→ **What the exercise asks**
Although the data below contains pictures, output only the lines between those holding "Chicago IL Single" and "Blossom, Artist: Lainey", inclusive, exactly and without those pictures.

→ **Task data**
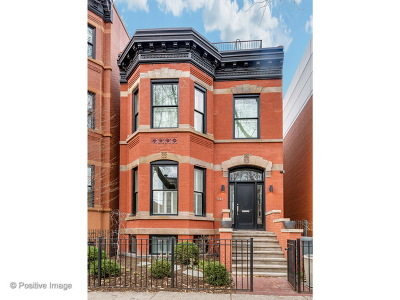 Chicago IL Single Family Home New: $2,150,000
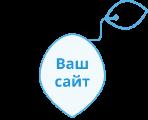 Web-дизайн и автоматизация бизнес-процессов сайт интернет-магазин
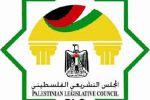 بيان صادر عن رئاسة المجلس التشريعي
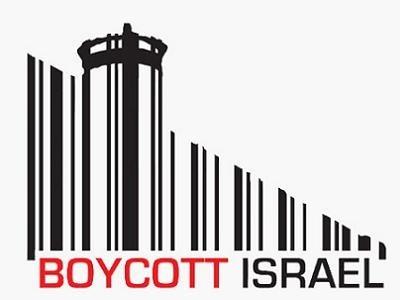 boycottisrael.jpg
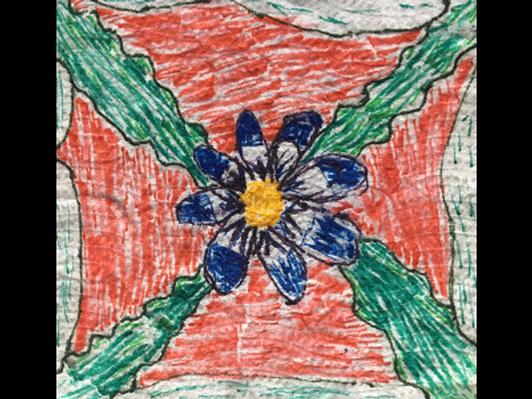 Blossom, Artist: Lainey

...

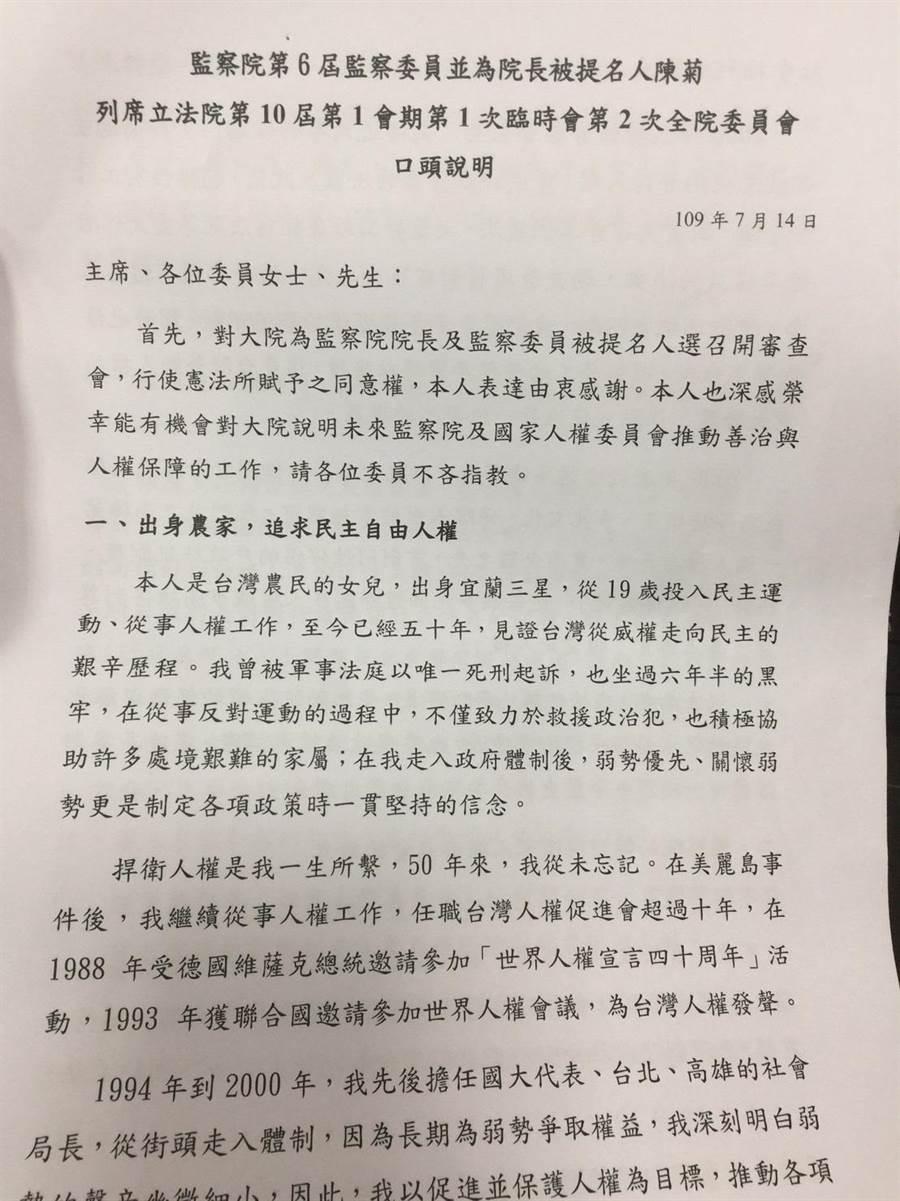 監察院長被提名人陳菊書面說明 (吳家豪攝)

→ **Output**
 Chicago IL Single Family Home New: $2,150,000
 Web-дизайн и автоматизация бизнес-процессов сайт интернет-магазин
 بيان صادر عن رئاسة المجلس التشريعي
 boycottisrael.jpg
 Blossom, Artist: Lainey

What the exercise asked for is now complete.